DESCRIPTION OF THE TASK >>
Answer these questions from the passage on the Hyundai KONA:
1. Which market has Hyundai entered for the first time?
2. Which platform is the KONA an SUV adaptation of?
3. What roof options does the passage mention?

PROVIDED PASSAGE >>
--------

Hyundai has made the leap into the small-size SUV market for the first time with its all-new KONA.

With words like ‘rugged’, ‘armour’, ‘wide’ and ‘low’ being thrown around, I was a bit apprehensive. Would a vehicle that was pitched towards young males who like to be sophisticated in the city during the working day, then jump into the great outdoors at the weekend, appeal to me?

The short answer is ‘yes’. This SUV adaptation of the popular i30 platform looks fantastic on first approach. With a range of bright exterior colours and contrasting black roof options, sleek nose and shortened rear, the KONA is less masculine and more sporty than I expected.

--------

DATA EXCERPTS >>
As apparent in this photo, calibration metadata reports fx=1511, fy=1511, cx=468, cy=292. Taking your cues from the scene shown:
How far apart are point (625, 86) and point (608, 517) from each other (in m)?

--------

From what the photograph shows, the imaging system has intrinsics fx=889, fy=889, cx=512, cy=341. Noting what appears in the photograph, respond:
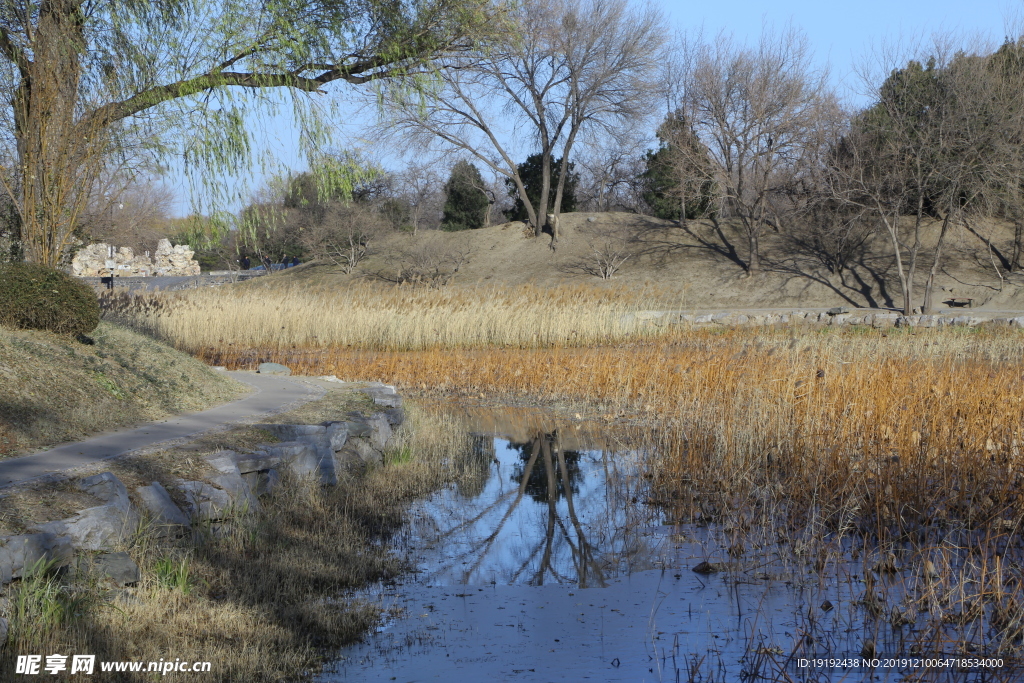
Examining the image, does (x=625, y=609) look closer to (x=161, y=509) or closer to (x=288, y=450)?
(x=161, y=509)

--------

RESPONSE TO THIS EXERCISE >>
1. The small-size SUV market.
2. The i30 platform.
3. Contrasting black roof options.